Opinion
No. KA 04-00099.
April 25, 2008.
Appeal from a judgment of the Supreme Court, Monroe County (Kenneth R. Fisher, J.), rendered November 10, 2003. The judgment convicted defendant, following a nonjury trial, of criminal possession of a controlled substance in the first degree and criminal possession of a controlled substance in the third degree.
TIMOTHY P. DONAHER, PUBLIC DEFENDER, ROCHESTER (TIMOTHY S. DAVIS OF COUNSEL), FOR DEFENDANT-APPELLANT.
MICHAEL C. GREEN, DISTRICT ATTORNEY, ROCHESTER (ELIZABETH CLIFFORD OF COUNSEL), FOR RESPONDENT.
Present: Hurlbutt, J.P., Martoche, Fahey, Green and Gorski, JJ.
It is hereby ordered that the judgment so appealed from is unanimously affirmed.
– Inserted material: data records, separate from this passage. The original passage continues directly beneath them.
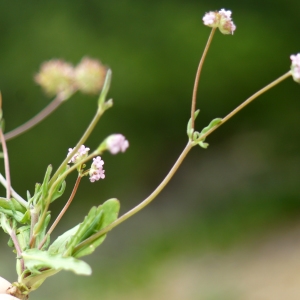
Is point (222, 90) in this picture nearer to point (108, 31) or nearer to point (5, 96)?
point (108, 31)

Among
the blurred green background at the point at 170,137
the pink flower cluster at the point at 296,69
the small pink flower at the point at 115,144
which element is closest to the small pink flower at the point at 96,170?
the small pink flower at the point at 115,144

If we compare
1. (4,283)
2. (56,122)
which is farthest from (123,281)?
(4,283)

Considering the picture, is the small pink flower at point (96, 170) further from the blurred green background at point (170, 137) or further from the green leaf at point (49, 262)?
the blurred green background at point (170, 137)

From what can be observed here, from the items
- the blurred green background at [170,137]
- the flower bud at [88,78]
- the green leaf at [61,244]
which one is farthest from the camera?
the blurred green background at [170,137]

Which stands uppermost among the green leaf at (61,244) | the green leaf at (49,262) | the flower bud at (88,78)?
the flower bud at (88,78)

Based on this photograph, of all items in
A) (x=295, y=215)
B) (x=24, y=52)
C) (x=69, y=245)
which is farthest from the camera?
(x=295, y=215)

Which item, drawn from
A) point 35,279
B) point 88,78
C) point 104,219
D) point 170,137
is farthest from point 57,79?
point 170,137

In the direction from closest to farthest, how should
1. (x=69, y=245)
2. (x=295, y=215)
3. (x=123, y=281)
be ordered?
(x=69, y=245) < (x=123, y=281) < (x=295, y=215)
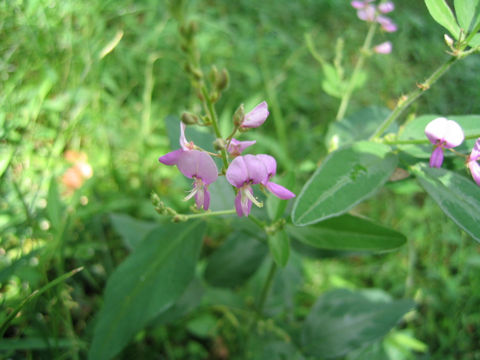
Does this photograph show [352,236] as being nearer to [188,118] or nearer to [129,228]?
[188,118]

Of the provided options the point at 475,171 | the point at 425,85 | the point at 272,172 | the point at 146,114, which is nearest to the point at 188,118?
the point at 272,172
Memorandum: Defendant appeals from a judgment convicting him, following a bench trial, of criminal possession of a controlled substance in the first degree (Penal Law § 220.21 [former (1)]) and criminal possession of a controlled substance in the third degree (§ 220.16 [1]). We reject defendant's contention that there was a Rosario violation and, even assuming, arguendo, that there was a Brady violation, we conclude that reversal is not required based thereon inasmuch as "there is no reasonable probability that the verdict would have been different had the material been disclosed to the defense and presented to the trier of fact" ( People v Leon, 23 AD3d 1110, 1112, lv denied 6 NY3d 755 [internal quotation marks omitted]). The further contention of defendant that his due process rights were violated based on the People's failure to videotape his interrogation is without merit ( see People v Rosas, 30 AD3d 545, affd 8 NY3d 493).